Though Asians and Pacific Islanders account for approximately two percent of new HIV diagnoses in the U.S., an examination of data reveals the barriers that prevent API people from accessing vital HIV & AIDS services.
According to the Centers for Disease Control and Prevention, API people living with HIV have the longest delay in HIV diagnoses compared to all other race and ethnicity groups — a startling 4.2 years. This delay poses significant risks for undiagnosed individuals and their sexual or drug-using partners.
This National Asian and Pacific Islander HIV & AIDS Awareness Day, HRC is proud to highlight two individuals working to provide HIV & AIDS services for API and other affected communities.

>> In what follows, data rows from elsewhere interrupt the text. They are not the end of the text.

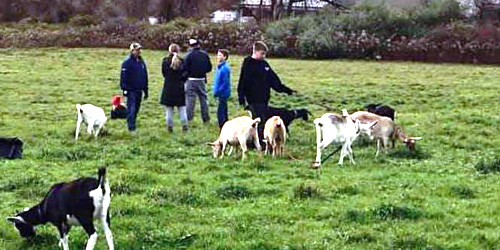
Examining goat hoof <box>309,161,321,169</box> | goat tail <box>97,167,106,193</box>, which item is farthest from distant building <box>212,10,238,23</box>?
goat tail <box>97,167,106,193</box>

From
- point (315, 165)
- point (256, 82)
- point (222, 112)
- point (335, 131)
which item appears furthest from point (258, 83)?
point (222, 112)

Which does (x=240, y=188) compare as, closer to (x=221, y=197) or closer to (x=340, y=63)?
(x=221, y=197)

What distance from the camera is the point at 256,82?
679 inches

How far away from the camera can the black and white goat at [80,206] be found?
9047 mm

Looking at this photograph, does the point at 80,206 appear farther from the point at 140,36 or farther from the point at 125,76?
the point at 140,36

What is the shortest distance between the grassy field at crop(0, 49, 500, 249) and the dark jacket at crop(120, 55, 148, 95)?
107 cm

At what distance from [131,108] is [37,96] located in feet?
28.3

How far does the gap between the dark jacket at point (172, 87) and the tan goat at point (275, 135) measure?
3787 mm

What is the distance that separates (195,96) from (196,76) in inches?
28.9

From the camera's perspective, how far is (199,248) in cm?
972

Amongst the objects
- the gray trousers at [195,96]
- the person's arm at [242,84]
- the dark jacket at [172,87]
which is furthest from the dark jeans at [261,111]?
the gray trousers at [195,96]

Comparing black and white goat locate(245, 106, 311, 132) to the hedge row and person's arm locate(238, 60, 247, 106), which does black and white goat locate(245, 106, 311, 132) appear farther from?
the hedge row

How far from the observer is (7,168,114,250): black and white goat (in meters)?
9.05

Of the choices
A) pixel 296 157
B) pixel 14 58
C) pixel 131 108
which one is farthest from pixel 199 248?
pixel 14 58
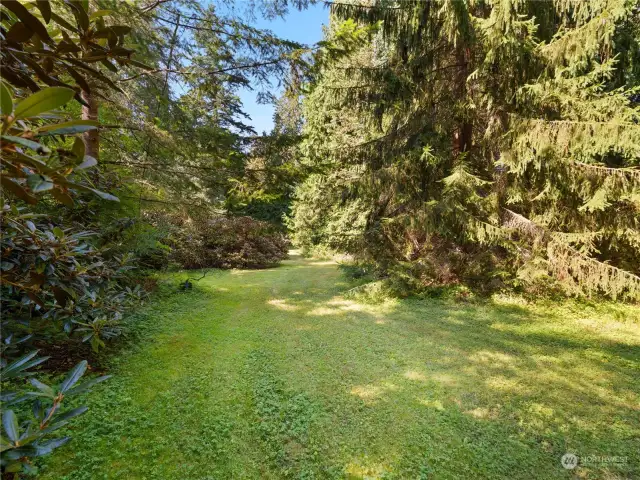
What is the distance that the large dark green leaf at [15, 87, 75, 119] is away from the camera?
660 mm

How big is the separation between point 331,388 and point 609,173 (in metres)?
6.32

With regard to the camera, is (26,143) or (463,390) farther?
(463,390)

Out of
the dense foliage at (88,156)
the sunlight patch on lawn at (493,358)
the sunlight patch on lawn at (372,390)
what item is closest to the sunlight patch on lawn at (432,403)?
the sunlight patch on lawn at (372,390)

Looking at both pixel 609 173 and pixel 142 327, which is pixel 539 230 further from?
pixel 142 327

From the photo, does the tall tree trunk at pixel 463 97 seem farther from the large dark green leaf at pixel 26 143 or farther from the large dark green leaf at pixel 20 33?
the large dark green leaf at pixel 26 143

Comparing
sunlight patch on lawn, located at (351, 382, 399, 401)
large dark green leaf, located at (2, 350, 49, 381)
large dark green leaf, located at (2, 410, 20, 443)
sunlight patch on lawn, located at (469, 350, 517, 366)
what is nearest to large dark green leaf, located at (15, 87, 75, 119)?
large dark green leaf, located at (2, 410, 20, 443)

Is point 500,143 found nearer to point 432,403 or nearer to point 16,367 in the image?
point 432,403

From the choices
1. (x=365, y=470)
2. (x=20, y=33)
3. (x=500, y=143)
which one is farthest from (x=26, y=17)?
(x=500, y=143)

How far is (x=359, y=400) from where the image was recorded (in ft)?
10.1

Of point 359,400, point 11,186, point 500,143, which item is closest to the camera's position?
point 11,186

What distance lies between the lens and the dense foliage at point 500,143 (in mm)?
5445

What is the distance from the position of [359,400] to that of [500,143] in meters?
5.91

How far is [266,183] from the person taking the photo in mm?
5547

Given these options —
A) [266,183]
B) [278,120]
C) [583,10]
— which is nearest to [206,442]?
[266,183]
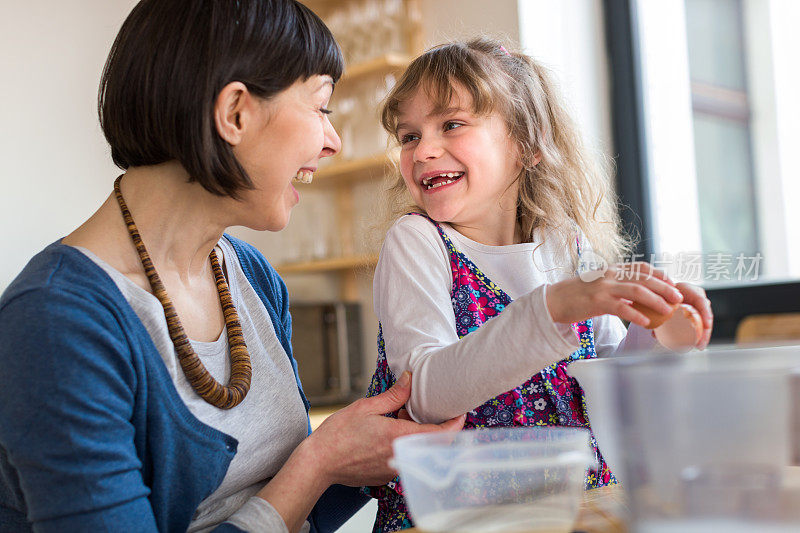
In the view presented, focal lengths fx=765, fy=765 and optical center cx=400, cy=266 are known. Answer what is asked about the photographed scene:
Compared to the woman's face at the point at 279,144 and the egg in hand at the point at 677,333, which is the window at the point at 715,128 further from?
the woman's face at the point at 279,144

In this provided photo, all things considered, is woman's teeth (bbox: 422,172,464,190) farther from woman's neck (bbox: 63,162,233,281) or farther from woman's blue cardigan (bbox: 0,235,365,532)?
woman's blue cardigan (bbox: 0,235,365,532)

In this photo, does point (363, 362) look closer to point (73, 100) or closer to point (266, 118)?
point (73, 100)

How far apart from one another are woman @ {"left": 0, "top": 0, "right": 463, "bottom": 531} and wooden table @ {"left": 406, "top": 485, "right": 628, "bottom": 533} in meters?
0.20

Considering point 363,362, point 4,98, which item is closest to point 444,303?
point 4,98

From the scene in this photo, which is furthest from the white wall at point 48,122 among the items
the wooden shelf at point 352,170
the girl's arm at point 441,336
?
the girl's arm at point 441,336

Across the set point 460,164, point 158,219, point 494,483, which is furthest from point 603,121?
point 494,483

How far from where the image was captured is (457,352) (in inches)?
33.7

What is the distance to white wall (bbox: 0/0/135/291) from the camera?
1921 millimetres

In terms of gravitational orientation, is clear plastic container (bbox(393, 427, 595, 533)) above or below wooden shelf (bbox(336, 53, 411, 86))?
below

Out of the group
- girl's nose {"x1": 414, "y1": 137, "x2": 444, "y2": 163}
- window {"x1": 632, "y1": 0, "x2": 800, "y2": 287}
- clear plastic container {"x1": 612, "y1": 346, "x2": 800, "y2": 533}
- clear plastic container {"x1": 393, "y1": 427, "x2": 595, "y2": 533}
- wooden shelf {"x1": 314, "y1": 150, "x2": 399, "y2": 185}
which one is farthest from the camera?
wooden shelf {"x1": 314, "y1": 150, "x2": 399, "y2": 185}

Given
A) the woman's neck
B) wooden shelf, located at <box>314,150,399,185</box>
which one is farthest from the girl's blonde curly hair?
wooden shelf, located at <box>314,150,399,185</box>

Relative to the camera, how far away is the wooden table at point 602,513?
600 millimetres

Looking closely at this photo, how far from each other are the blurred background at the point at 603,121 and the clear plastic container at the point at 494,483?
49.6 inches

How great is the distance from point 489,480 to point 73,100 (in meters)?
1.91
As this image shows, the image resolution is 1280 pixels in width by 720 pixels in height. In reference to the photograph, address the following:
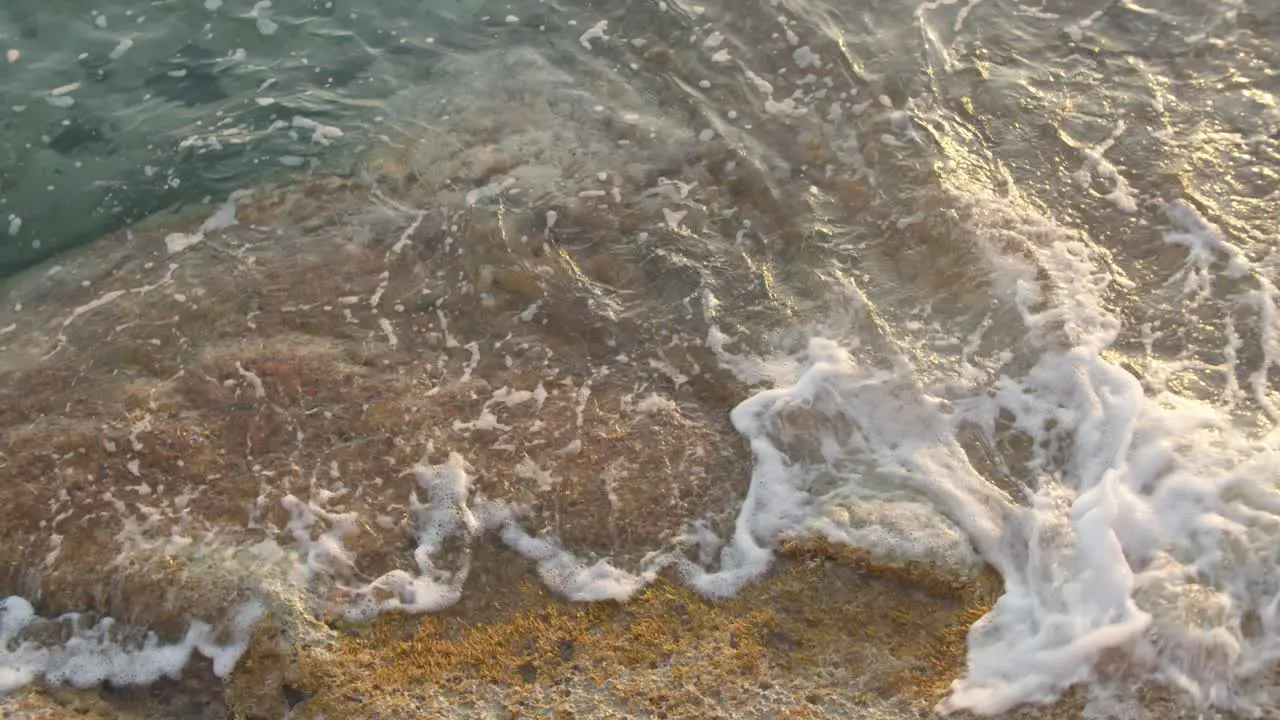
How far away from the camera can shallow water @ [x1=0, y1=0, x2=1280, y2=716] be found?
480 centimetres

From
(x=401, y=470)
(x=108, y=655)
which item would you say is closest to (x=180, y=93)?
(x=401, y=470)

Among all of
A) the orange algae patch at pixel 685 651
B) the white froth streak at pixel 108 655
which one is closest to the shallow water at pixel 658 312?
the white froth streak at pixel 108 655

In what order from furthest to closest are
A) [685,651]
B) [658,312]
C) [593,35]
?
[593,35], [658,312], [685,651]

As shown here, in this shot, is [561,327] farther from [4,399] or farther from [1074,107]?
[1074,107]

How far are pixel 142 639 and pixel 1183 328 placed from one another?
5.80 m

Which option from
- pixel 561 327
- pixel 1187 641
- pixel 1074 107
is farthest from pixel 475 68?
pixel 1187 641

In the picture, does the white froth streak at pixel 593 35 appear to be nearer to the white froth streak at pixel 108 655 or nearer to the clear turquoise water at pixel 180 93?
the clear turquoise water at pixel 180 93

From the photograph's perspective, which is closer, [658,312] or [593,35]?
[658,312]

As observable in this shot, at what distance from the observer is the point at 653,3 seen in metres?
7.97

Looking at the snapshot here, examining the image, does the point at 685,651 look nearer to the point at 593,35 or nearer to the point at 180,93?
the point at 593,35

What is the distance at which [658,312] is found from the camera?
599cm

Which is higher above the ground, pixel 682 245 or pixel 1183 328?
pixel 1183 328

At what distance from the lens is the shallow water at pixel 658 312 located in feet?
15.8

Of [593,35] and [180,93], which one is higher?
[593,35]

Samuel Park, Washington, D.C.
Park is HRC Foundation’s Program Coordinator for Health and Aging, working on improving healthcare for LGBTQ people and their families.
“HIV & AIDS are disparately pressing issues for communities of color — including the API community,” Park said. “One of the biggest challenges we face is the stigma around sexual health which only perpetuates toxic misconceptions.”
Call to Action:
“Sexual health and statuses don’t have to be shameful topics! Let’s lean into the discomfort and have these conversations with those closest to us. Awareness is not built in one day, but through how we choose to navigate our personal spaces. We can end the stigma in our community by challenging the narrative around HIV & AIDS.”

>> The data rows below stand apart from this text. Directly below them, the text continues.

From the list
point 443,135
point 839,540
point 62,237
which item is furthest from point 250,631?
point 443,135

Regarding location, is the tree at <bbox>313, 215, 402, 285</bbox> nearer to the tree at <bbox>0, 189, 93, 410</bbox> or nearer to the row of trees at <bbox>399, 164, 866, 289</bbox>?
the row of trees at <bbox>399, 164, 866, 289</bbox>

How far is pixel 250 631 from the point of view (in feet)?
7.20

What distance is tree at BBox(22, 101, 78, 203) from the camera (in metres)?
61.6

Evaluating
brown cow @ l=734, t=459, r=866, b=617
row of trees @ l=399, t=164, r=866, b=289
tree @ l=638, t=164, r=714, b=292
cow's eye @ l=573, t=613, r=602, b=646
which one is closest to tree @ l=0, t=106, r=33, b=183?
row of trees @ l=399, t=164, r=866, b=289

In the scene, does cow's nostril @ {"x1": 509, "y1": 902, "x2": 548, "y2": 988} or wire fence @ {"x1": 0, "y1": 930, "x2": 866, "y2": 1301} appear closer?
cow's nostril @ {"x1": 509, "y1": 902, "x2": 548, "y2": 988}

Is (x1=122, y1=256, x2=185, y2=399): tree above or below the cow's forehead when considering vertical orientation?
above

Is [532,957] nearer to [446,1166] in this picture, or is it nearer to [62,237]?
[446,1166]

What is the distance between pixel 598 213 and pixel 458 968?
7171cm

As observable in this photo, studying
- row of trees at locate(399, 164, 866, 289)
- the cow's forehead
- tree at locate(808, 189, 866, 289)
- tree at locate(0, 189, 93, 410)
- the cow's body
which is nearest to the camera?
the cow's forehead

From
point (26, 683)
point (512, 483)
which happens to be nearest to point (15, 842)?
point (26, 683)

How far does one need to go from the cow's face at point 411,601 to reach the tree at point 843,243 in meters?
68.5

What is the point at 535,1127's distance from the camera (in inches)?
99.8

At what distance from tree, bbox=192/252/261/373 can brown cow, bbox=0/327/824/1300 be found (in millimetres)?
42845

Vince Crisostomo, San Francisco
Crisostomo is the Program Manager of the Elizabeth Taylor 50-Plus Network, a program of the San Francisco AIDS Foundation that supports gay, bisexual, and trans men age 50 and older, inclusive of both people who are HIV-negative and those living with HIV. He will serve as Community Grand Marshal of San Francisco Pride in June 2019.

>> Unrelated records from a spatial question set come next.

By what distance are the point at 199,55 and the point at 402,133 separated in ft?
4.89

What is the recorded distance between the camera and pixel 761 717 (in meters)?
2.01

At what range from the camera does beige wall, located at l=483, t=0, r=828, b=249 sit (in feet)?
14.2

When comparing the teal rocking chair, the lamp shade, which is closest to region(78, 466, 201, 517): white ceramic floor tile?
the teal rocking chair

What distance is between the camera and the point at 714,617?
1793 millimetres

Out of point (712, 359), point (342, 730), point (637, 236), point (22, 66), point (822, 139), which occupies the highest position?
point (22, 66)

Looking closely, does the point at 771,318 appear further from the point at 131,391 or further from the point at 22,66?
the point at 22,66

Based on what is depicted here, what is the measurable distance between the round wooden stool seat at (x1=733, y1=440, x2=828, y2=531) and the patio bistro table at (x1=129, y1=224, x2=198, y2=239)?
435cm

“I have been HIV+ since 1987. That’s 32 years. Supporting people who are aging with HIV is critically important, because we’re all aging and it’s a new frontier,” Crisostomo said.
“Honoring our elders is such a central part of API cultures, and I’ve been fortunate to have people to look up to through the years. Not all of us have had that,” he continued. “Through the years of the epidemic, so many of us have withdrawn from community because of the traumas and loss we lived through. The 50-Plus Network is a place for people over 50 to strengthen the social supports of friendship and community because they’re what help us live. We also create intergenerational opportunities through fun social events. I never thought in my life that I would be here now as an elder, and I’m inspired by the younger generation of activists who I’ve met through this work.”
Call to Action:
“Speak up. Don’t wait for someone else to appropriate your story or give you space. We have to tell our stories because who else is going to? Our stories have power. There are so many stigmas that make important conversations hard to have, but once we start talking, once we find the words, it’s hard to shut us up.”